The first line of the next couplet steps in another direction. “Turning the tables isn’t fair unless they keep turning.” Again, the speaker is alluding to a perpetual motion of true equality that one side, black or white cannot maintain power too long without becoming corrupt, but she follows with “then there’s the danger of Russian roulette” which immediately places Snow White and the speaker taking turns spinning the chamber of a gun and pulling the trigger hoping for a solitary click without thundering death. In this scenario, both women have an equal shot at a similar outcome.
The deliberate choice of continuing the thought to the next couplet recalls that the speaker is beneath something else again: “and my disadvantage nothing falls from the sky/to name me. The speaker knows that her odds are not better than Snow White’s. There is nothing above her in the sky with which she can claim hierarchical kinship.

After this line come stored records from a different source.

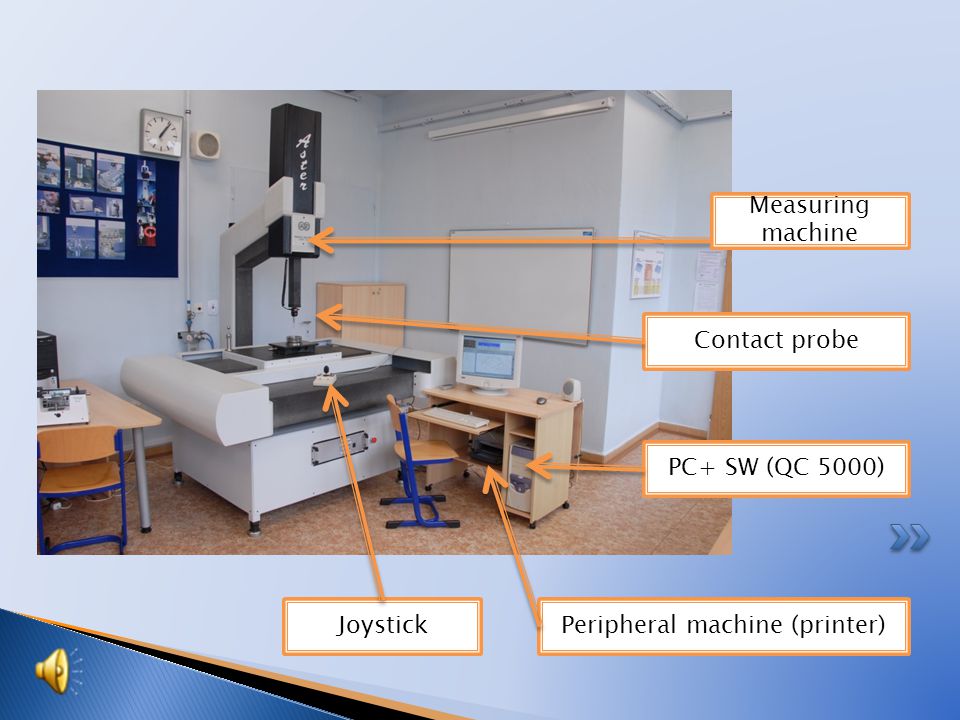 Aster

Measuring machine

Contact probe

PC+ SW (QC 5000)

Joystick

Peripheral machine (printer)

In stanzas 8 and 9, the speaker becomes less than a shadow. She claims “I am the empty space where the tooth was, that my tongue/rushes to fill because I can’t stand vacancies.” She is an absence and she is doing her best to fill it. One hopes that she can stand herself or at least hope that she knows that she is not a vacancy in comparison to Snow White. The tongue as placeholder is not enough. Neither is a penis that “just fills another gap.” This is the only point in the poem where she repeats a phrase—“And it’s not enough.” To say this, recalls how black people have often had to work much harder to gain a toehold similar to counterparts of another race, a toehold that has become increasingly more difficult to gain as shown in recent Pew Research Center study about wealth accumulation and loss in the U.S.

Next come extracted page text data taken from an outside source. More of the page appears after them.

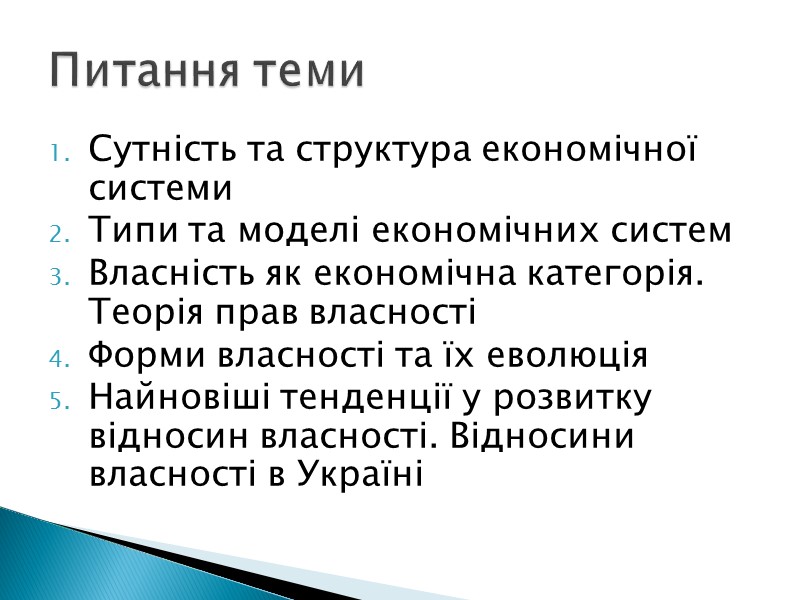 Питання теми

1. Сутність та структура економічної системи
2. Типи та моделі економічних систем
3. Власність як економічна категорія. Теорія прав власності
4. Форми власності та їх еволюція
5. Найновіші тенденції у розвитку відносин власності. Відносини власності в Україні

When the speaker arrives at the final couplet of this poem, it is not the dainty click of a latch on a jewelry box. It is the drop of a hammer. The idea of absence transforms into another possibility: “When you look at me,/know that more than white is missing.” The absence, what is missing, is a sort of signifying. The speaker leaves room for other qualities that are not articulated, noticed, or understood by anyone who may not see more than chiaroscuro or a shadow. There is so much said in this poem by not saying the overt, easy line, which is difficult to do in poems that confront identity. The shorter lines, hard endstops, and hard consonants make this poem halt at points that reinforce the speaker’s tone.
I knew I loved this poem because I had to read it several times, then show it to other poets. We had a similar response of shock and awe of how Moss elucidated this feeling of inequity so succinctly. A link to the poem even traveled among Facebook pages for at least a week, which can be a lifetime in the viral world of the social networking.
After revisiting Anne Sexton’s poems in Transformations or Lucille Clifton’s biblical poems many times and looking at recent work like Barbara Jane Reyes’ Diwata, Marjorie Tesser’s The Magic Feather, Aimee Nezhukumatathil’s Miracle Fruit, Angela Carter’s The Bloody Chamber, and the anthology The Poets’ Grimm, I’m reminded of how necessary and jarring it is to see archetypal stories deconstructed, retold, or even replaced with more inclusive stories.